§ **Stated goal a**: In the Toni Braxton album article below, rewrite the part from "The Essential Toni Braxton is" to "the United States.", substituting "Greatest Hits Collection" for "Platinum & Gold Collection".

§ **Page excerpt**:
[Begin]

Greatest hits album by Toni Braxton
- Released: February 20, 2007 (U.S.)
- Recorded: 1990–2005
- Genre: R&B
- Label: LaFace Records Som Livre (Brazil)
- Producer: Babyface; Teddy Bishop; David Foster; Mannie Fresh; Royal Garden; Irv Gotti; Vincent Herbert; Rodney "Darkchild" Jerkins; R. Kelly; Klarmann/Weber; Frankie Knuckles; Keri Lewis; Steve Mac; The Neptunes; L.A. Reid; Jazze Pha; Tony Rich; Chink Santana; Daryl Simmons; Soulshock & Karlin; Junior Vasquez; Bryce Wilson;

Toni Braxton chronology
| Libra (2005) | The Essential: Toni Braxton (2007) | The Best So Far (2007) |

= The Essential Toni Braxton =

The Essential Toni Braxton is a compilation album by the American recording artist Toni Braxton in Sony BMG's The Essential series. Released on February 20, 2007, it follows the earlier compilations Ultimate Toni Braxton, released in 2003, and Braxton's Platinum & Gold Collection, released in 2004. The Essential is a 2 disc album with thirty-six of Braxton's best songs. It also includes a song done with her sister group The Braxtons, "The Good Life".

== Background ==
"The Essential Toni Braxton" became Braxton's second compilation, following 2003's "Ultimate Toni Braxton". The compilation contains 2 discs, with the first containing the majority of her hits, and the second containing non-singles from her previous albums, as well as remixes, collaborations and unreleased tracks. It was released on February 20, 2007, in the United States.

=== Content ===
In addition to her previous hits, including "Another Sad Love Song", "Breathe Again", "Un-Break My Heart", "You're Makin' Me High", "He Wasn't Man Enough" and others, the first disc contains "Tell Me", from her 2002 album "More Than a Woman" and "Give U My Heart", a duet with Babyface to the soundtrack of the 1992 film Boomerang. The second disc contains some singles who performed very moderate on charts, such as "Hit the Freeway", many songs from her 1996 album "Secrets", the duet with Il Divo, "The Time of Our Lives", remixes from her remix compilation, "Un-Break My Heart: The Remix Collection", as well as her first single with her sisters, The Braxtons, called "Good Life".

[End]

§ **Stated goal b**: Show every line of the records below that contains the word "lips".

§ **Data provided**:
[Begin]

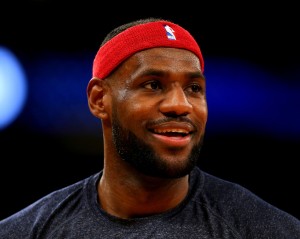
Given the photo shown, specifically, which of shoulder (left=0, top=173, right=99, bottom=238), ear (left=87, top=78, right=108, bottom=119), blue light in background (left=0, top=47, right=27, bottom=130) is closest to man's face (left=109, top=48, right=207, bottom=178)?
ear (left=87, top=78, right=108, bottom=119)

[End]
[Begin]

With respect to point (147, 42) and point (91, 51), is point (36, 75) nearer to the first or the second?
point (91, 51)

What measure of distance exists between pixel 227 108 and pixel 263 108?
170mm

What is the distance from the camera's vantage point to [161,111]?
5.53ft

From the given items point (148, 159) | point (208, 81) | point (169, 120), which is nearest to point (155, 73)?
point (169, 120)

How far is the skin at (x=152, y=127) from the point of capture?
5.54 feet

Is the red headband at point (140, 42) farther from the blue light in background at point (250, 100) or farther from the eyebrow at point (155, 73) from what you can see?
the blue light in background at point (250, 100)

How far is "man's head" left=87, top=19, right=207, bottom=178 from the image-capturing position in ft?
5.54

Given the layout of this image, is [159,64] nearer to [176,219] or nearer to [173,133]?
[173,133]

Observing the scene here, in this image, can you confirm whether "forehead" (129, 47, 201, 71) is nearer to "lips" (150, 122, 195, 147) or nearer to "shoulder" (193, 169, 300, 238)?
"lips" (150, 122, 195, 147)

[End]

§ **Task result a**:
The Essential Toni Braxton is a compilation album by the American recording artist Toni Braxton in Sony BMG's The Essential series. Released on February 20, 2007, it follows the earlier compilations Ultimate Toni Braxton, released in 2003, and Braxton's Greatest Hits Collection, released in 2004. The Essential is a 2 disc album with thirty-six of Braxton's best songs. It also includes a song done with her sister group The Braxtons, "The Good Life".

== Background ==
"The Essential Toni Braxton" became Braxton's second compilation, following 2003's "Ultimate Toni Braxton". The compilation contains 2 discs, with the first containing the majority of her hits, and the second containing non-singles from her previous albums, as well as remixes, collaborations and unreleased tracks. It was released on February 20, 2007, in the United States.

§ **Task result b**:
Observing the scene here, in this image, can you confirm whether "forehead" (129, 47, 201, 71) is nearer to "lips" (150, 122, 195, 147) or nearer to "shoulder" (193, 169, 300, 238)?
"lips" (150, 122, 195, 147)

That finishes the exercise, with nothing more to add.